Unfortunately, it wasn’t until I’d lost my ability to eat a real meal that I learned to appreciate food. I can cook; I just didn’t want to cook. Now I do. Partially out of necessity, but also because I really miss experimenting with flavors and foods like during my foodie days in college. Eating soft and liquid foods is cumbersome and dull, and now I am craving things I would never have touched before — like steak. I want to cook a steak. It’s weird.

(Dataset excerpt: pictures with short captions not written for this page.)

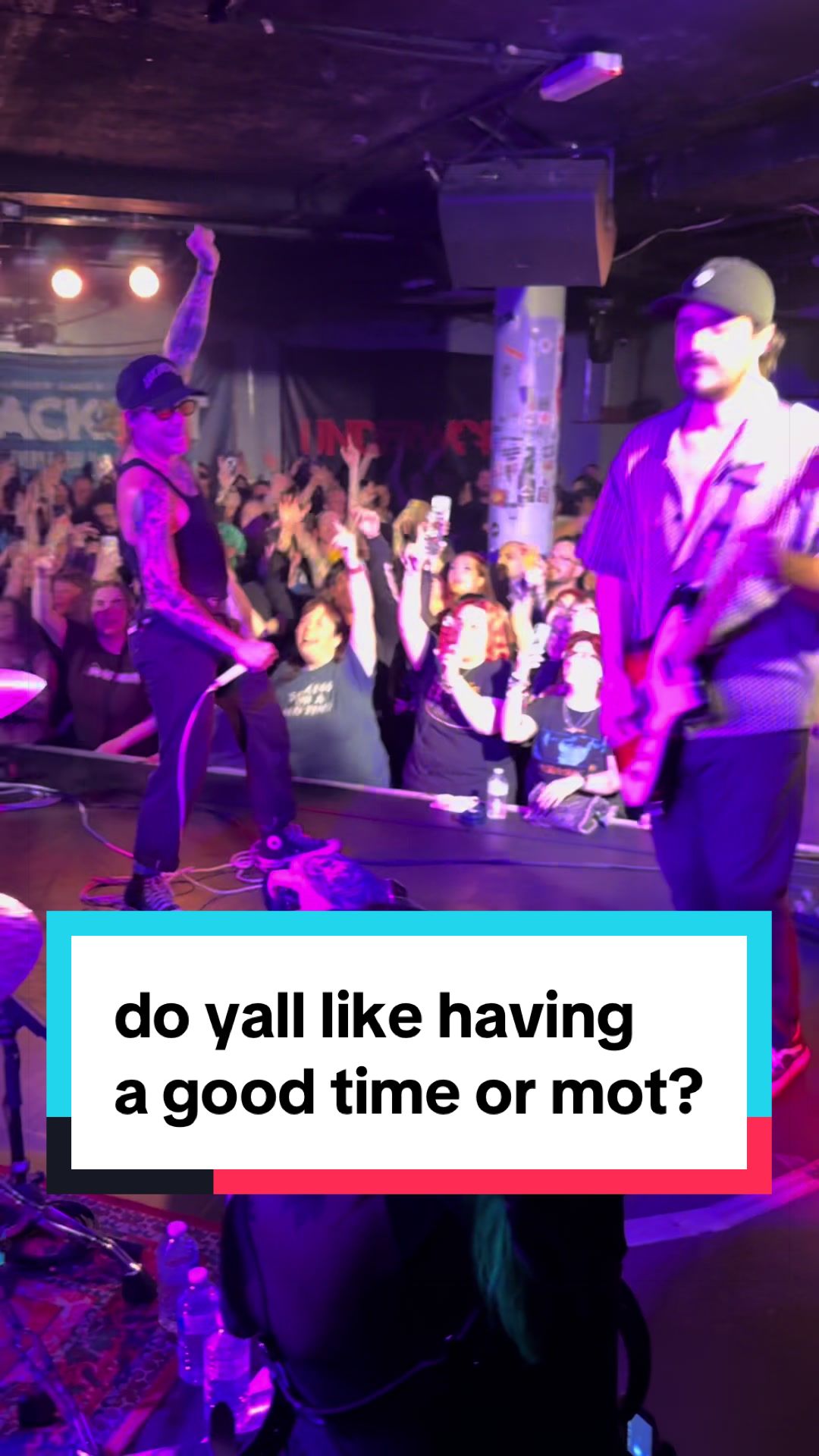 @Broadside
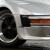 1975 Porsche 911 S Coupe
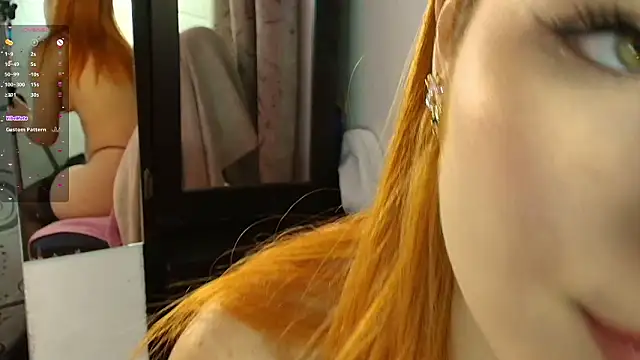 Miah hilton2 online show from 7, 2, 2026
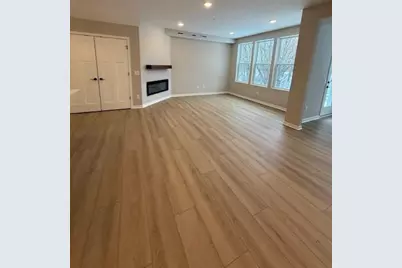 12842 Sawyer Lane, Rogers, MN 55374 - Photo 5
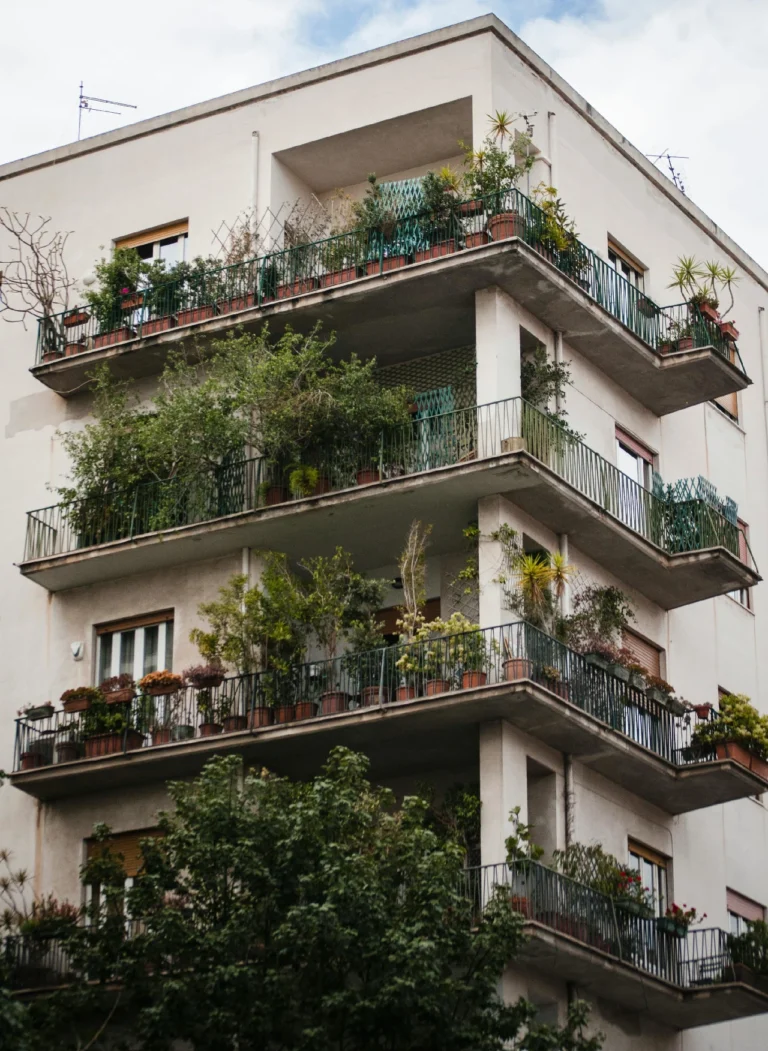 Presunzione di condominialità e regolamento condominiale contrattuale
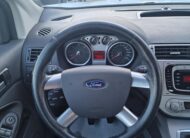 Ford Kuga 2.0 tdci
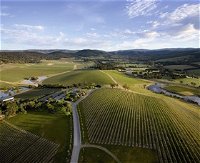 De Bortoli Yarra Valley Estate - Winery Find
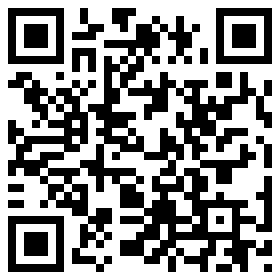 qrcode für Evn Elektro-Vertrieb Nuernberg F01R11SM1840L15P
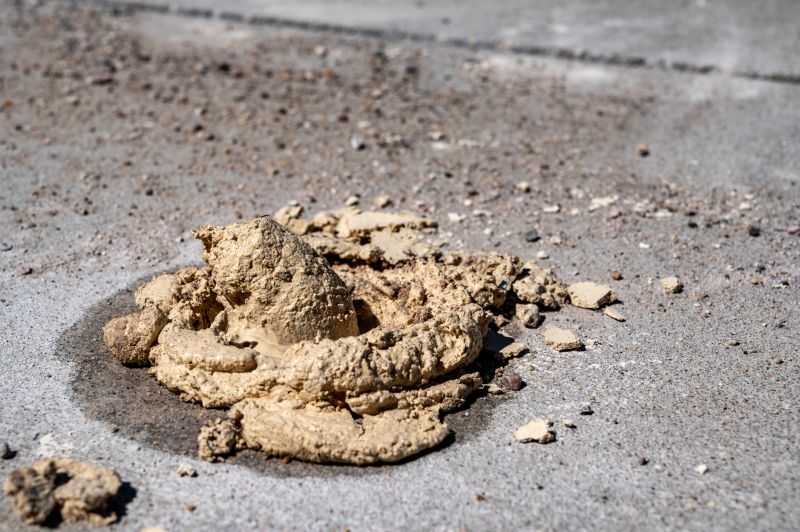 Top Foundation Repair Companies in Northbrook, IL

It’s been a week since I’ve started the medication. There have been small wins but also setbacks. I’m not 100 percent confident about my diagnosis, but I will try anything at this point. I’m altering my diet to avoid particular foods in hopes I can point to something real that will help me heal. Avoid these foods, take your medicine, and you’ll be cured — can it be that easy, please? Hanging over my head, however, is if I’ll ever be back to normal again and what it takes to get back to normal.

The last thing I want is surgery, but as someone I know always tells me when I don’t want to do something: “Suck it up, buttercup!”

I suppose “c’est la vie” is also a suitable expression for my current condition. Even if my diet is altered for the long haul, it’s not the end of the world. It’s a good time to see this challenge as a positive one and get a bit healthier in the process.

Make do with what I can, hope for the best, and maybe search for the perfect made-from-scratch tomato bisque soup recipe in the meantime.